A survey of shadow docket activity during former president Donald Trump’s time in office by Steve Vladeck, a professor at the University of Texas School of Law, found that the Justice Department went to the Supreme Court more than three dozen times to halt lower court rulings against the administration; a majority of the justices sided with the government in more than half of those cases.

The shadow docket didn’t start under Trump, although it did get more attention given how frequently legal fights over administration policies and practices landed before the justices on that track. These types of emergency actions have been common for years in death penalty cases. People on death row who have lost every other option for halting their execution have petitioned the justices to step in at the last minute; these efforts are usually unsuccessful.

University of Chicago Law School professor William Baude is credited with coming up with the term “shadow docket.” In a 2015 op-ed in the New York Times, he noted that the court had a history of handling politically and socially fraught issues via the shadow docket.

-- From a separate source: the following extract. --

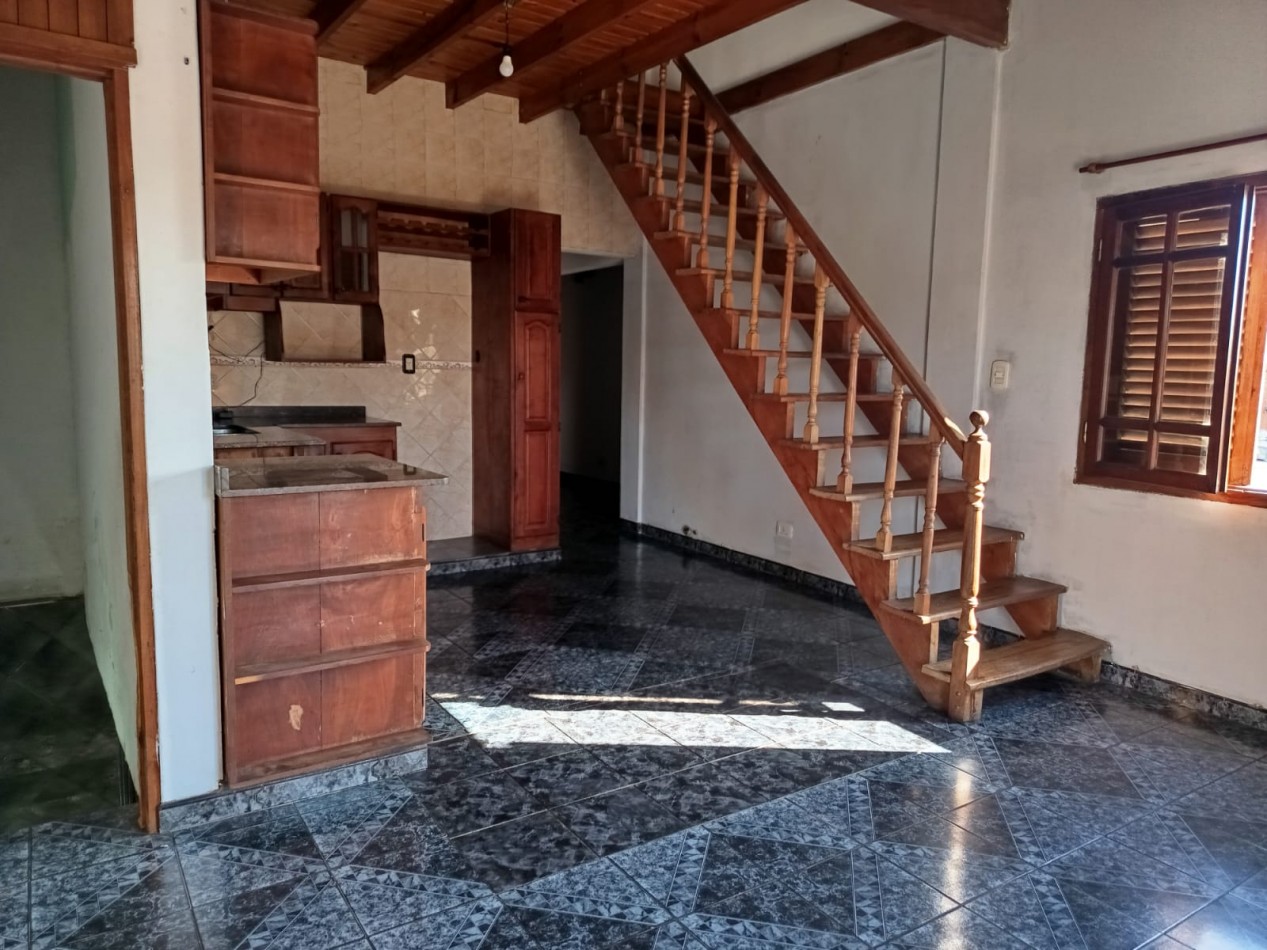 PH 3 ambientes con playroom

For instance, Baude, who had clerked for Roberts, pointed out that there were orders related to whether same-sex couples could get married while constitutional challenges worked their way through the lower courts, ultimately culminating in 2015’s landmark decision that recognized a nationwide right to marriage.

In the months leading up to the 2020 presidential election, the justices weighed in on a string of cases via the shadow docket that dealt with how people could cast their ballot during a deadly global pandemic. There were orders that restricted voting options, including allowing Alabama to ban local officials from offering curbside voting for people with disabilities and reinstating a South Carolina law requiring absentee voters to have someone witness the signing of their ballot. There were orders that permitted some states to extend deadlines for absentee voters — including in Pennsylvania and North Carolina — and an order blocking an extended timeline in Wisconsin.

The court generally considers four factors when deciding whether to intervene in a case on an emergency basis: whether there’s a good chance at least four justices would vote to hear the case later when it formally reached the court; whether there’s a “fair prospect” that the justices would reverse whatever decision is before them on an emergency basis; whether a party would face “irreparable harm” absent immediate action from the court; and, finally, who would be hurt most in the meantime.

In the Texas case, the dissenting justices wrote that their colleagues had turned the purpose of the shadow docket on its head. Roberts pointed out that there hadn’t been any ruling from a federal appeals court yet on the procedural questions that the majority cited in letting SB 8 take effect, and he wrote that the court shouldn’t upend the status quo — all but halting abortion access in Texas — until those issues could at least get a little more airing below.

The other three dissenters wrote separately to make clear they believed SB 8 was unconstitutional; Roberts didn’t go that far. Kagan focused on the shadow docket issue, writing that it was a problem for the court to effectively decide a major case like this one in just a few days.

“Without full briefing or argument, and after less than 72 hours’ thought, this Court greenlights the operation of Texas’s patently unconstitutional law banning most abortions,” Kagan wrote.

Sotomayor and Breyer also called out the majority for letting the law take effect under these circumstances and underscored how much it would harm pregnant people in Texas in the meantime. Sotomayor cited a statistic presented by abortion providers that around 85% of abortions performed in the state took place after the 6-week mark.

“The Court’s order is stunning,” Sotomayor wrote. “Presented with an application to enjoin a flagrantly unconstitutional law engineered to prohibit women from exercising their constitutional rights and evade judicial scrutiny, a majority of Justices have opted to bury their heads in the sand.”